■ Yazılı Görev A ■
Sayfa alıntısında kitap hakkında bir etiket ve iki nokta üst üste ile verilen bilgileri, etiketleriyle birlikte listeleyin.

■ Sayfa Alıntısı ■
§
İthaki Yayınları Bizim Hikaye Dizisi, Osmanlı’dan günümüze edebiyatımızda öykünün izini süren, öykücülüğümüzü var etmiş, geliştirmiş yazarların eserleri arasından en güzellerini, en başarılılarını, en önemlilerini belirli bir tematik bütünlük gözeterek ortaya koyan, 1850’lerden 1950’lere kadar bir asırlık öykücülüğümüzün verimlerini bir araya getiren bir kitap dizisi.
İthaki Yayınları Bizim Hikaye Dizisi
Bir Yarasa Bir Kıza Aşık Oldu
Yazar: Kenan Hulusi Koray
Yayınevi: İthaki Yayınları
Sayfa Sayısı: 208
Bir Yarasa Bir Kıza Âşık Oldu, Kenan Hulusi Koray’ın “gotik edebiyat” kapsamında değerlendirilebilecek bütün öykülerini bir araya getiriyor.
§
■ Alıştırma Malzemesi ■
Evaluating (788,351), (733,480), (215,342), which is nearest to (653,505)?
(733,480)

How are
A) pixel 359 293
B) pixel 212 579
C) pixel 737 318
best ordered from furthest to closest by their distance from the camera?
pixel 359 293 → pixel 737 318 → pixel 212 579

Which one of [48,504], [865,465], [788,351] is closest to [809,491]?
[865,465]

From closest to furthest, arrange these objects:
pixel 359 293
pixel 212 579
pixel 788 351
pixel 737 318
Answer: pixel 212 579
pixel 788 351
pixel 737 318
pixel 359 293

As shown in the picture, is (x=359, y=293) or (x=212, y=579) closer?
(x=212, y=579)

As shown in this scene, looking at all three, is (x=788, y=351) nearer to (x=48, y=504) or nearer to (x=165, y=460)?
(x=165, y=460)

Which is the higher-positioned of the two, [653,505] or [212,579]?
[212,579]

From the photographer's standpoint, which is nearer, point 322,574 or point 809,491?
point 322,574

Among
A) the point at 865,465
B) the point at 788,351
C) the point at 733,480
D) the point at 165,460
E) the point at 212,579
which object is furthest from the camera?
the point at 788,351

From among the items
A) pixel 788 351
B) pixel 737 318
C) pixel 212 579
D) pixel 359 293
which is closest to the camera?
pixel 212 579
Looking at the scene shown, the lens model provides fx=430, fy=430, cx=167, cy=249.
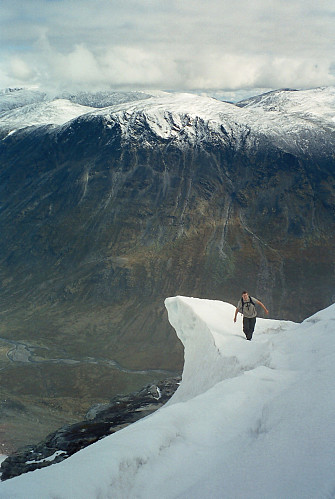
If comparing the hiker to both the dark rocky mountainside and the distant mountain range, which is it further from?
A: the distant mountain range

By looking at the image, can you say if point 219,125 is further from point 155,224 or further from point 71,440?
point 71,440

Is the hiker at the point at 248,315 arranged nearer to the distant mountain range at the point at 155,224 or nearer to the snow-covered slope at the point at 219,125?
the distant mountain range at the point at 155,224

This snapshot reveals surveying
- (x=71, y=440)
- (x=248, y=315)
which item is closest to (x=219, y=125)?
(x=71, y=440)

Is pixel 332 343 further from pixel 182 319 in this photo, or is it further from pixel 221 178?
pixel 221 178

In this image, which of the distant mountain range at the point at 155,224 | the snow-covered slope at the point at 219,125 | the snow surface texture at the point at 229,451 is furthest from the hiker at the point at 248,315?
the snow-covered slope at the point at 219,125

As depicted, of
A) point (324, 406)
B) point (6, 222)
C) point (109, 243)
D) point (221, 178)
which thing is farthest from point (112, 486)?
point (6, 222)
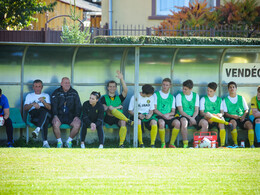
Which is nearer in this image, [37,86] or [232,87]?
[37,86]

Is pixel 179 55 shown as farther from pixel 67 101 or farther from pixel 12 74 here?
pixel 12 74

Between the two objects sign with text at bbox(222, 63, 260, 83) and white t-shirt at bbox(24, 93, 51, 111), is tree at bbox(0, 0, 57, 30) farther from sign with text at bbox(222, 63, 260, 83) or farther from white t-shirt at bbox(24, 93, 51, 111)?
sign with text at bbox(222, 63, 260, 83)

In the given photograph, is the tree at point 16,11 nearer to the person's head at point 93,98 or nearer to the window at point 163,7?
the window at point 163,7

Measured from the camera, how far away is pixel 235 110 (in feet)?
35.8

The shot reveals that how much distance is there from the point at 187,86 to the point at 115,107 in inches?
66.1

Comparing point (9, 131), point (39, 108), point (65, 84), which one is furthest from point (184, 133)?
point (9, 131)

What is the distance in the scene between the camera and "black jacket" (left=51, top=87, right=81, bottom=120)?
10289 mm

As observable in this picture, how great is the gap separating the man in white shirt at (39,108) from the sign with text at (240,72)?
4.23 meters

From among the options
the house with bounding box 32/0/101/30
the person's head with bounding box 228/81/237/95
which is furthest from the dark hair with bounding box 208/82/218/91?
the house with bounding box 32/0/101/30

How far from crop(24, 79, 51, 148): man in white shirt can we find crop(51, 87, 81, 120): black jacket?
19 cm

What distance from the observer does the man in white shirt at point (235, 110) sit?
34.7 ft

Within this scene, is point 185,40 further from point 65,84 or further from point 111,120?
point 65,84

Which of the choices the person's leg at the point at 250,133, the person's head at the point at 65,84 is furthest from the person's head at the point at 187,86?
the person's head at the point at 65,84

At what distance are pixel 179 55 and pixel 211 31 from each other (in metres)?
2.85
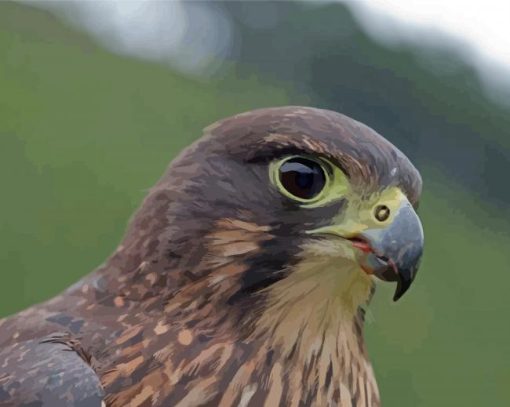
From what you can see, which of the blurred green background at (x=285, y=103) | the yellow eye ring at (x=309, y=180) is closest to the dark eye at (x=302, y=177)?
the yellow eye ring at (x=309, y=180)

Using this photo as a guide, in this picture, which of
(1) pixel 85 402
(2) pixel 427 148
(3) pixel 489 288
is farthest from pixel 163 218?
(2) pixel 427 148

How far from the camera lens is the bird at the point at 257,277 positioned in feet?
6.33

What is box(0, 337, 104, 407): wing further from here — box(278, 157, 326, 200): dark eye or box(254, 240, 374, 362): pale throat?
box(278, 157, 326, 200): dark eye

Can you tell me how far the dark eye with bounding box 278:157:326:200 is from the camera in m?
1.98

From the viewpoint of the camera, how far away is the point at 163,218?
82.2 inches

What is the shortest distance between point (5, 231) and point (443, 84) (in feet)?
24.9

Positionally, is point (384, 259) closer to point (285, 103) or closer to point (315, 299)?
point (315, 299)

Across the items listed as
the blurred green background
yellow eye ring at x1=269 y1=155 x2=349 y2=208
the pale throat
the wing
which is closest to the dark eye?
yellow eye ring at x1=269 y1=155 x2=349 y2=208

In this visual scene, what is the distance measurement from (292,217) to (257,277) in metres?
0.14

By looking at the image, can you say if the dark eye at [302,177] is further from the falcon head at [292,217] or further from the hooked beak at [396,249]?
the hooked beak at [396,249]

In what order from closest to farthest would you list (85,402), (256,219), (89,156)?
(85,402), (256,219), (89,156)

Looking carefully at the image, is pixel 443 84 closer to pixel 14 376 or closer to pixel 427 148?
pixel 427 148

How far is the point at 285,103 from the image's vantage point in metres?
11.1

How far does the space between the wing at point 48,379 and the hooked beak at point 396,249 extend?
567mm
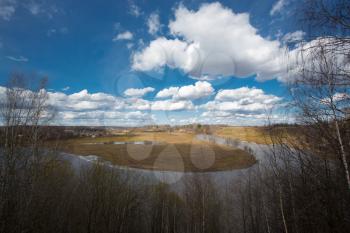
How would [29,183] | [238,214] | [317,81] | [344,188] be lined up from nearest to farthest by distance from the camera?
[317,81]
[344,188]
[29,183]
[238,214]

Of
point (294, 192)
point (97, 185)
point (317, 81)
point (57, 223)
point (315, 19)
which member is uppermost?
point (315, 19)

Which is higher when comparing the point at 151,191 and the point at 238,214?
the point at 151,191

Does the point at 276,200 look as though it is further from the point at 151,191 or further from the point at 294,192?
the point at 151,191

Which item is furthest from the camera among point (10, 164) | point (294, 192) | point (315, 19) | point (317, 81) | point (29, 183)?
point (29, 183)

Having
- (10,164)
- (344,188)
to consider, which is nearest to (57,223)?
(10,164)

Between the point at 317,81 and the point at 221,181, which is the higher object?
the point at 317,81

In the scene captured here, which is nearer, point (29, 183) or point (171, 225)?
point (29, 183)

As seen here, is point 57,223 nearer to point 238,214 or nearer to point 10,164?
point 10,164

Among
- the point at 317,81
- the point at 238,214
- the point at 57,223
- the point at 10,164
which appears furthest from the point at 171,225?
the point at 317,81

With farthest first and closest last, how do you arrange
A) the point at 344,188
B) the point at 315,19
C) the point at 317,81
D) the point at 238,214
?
the point at 238,214 → the point at 344,188 → the point at 317,81 → the point at 315,19
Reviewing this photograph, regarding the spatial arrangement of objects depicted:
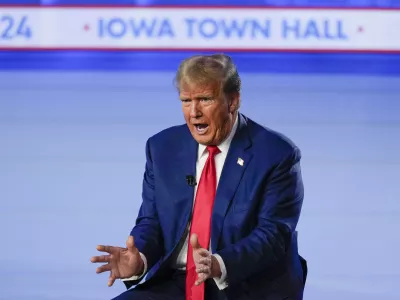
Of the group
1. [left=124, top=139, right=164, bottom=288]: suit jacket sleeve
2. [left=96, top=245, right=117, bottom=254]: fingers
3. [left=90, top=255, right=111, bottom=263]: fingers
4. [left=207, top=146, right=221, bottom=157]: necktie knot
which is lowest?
[left=90, top=255, right=111, bottom=263]: fingers

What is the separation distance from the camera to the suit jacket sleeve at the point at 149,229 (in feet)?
9.49

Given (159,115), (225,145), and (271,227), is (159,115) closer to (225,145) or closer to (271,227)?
(225,145)

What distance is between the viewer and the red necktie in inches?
112

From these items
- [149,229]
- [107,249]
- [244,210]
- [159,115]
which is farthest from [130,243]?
[159,115]

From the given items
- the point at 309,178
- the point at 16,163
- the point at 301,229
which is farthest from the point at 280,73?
the point at 16,163

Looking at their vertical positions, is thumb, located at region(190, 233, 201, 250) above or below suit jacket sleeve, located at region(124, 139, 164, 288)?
below

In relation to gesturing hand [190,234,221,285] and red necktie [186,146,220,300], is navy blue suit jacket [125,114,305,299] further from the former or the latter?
gesturing hand [190,234,221,285]

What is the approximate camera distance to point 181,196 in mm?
2902

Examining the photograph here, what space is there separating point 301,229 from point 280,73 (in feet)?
3.33

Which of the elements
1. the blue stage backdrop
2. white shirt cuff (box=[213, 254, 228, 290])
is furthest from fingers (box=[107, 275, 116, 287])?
the blue stage backdrop

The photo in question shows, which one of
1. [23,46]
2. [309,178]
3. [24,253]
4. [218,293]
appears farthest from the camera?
[23,46]

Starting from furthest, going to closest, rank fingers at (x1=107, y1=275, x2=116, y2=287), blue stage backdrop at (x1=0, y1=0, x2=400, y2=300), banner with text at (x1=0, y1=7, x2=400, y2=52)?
banner with text at (x1=0, y1=7, x2=400, y2=52), blue stage backdrop at (x1=0, y1=0, x2=400, y2=300), fingers at (x1=107, y1=275, x2=116, y2=287)

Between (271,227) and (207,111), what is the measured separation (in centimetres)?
36

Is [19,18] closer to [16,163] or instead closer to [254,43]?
[16,163]
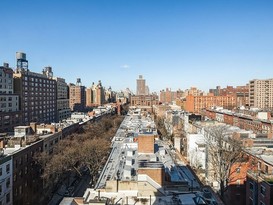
§
■ Yazılı Görev B ■
Girdilerde "In the scene captured" ifadesinin geçtiği satırdan başlayıp "the point at 238,214 →" ifadesinin geçtiği satırda bitirerek, iki uç satır da dahil olmak üzere bu satırları hiçbir değişiklik yapmadan yazın.

■ Çözümlü Yanıt A ■
- Yazar: Kenan Hulusi Koray
- Yayınevi: İthaki Yayınları
- Sayfa Sayısı: 208

■ Çözümlü Yanıt B ■
In the scene captured here, which is nearer, point (29, 183) or point (171, 225)?
point (29, 183)

As seen here, is point 57,223 nearer to point 238,214 or nearer to point 10,164?
point 10,164

Among
- the point at 317,81
- the point at 238,214
- the point at 57,223
- the point at 10,164
which appears furthest from the point at 171,225?
the point at 317,81

With farthest first and closest last, how do you arrange
A) the point at 344,188
B) the point at 315,19
C) the point at 317,81
D) the point at 238,214
?
the point at 238,214 → the point at 344,188 → the point at 317,81 → the point at 315,19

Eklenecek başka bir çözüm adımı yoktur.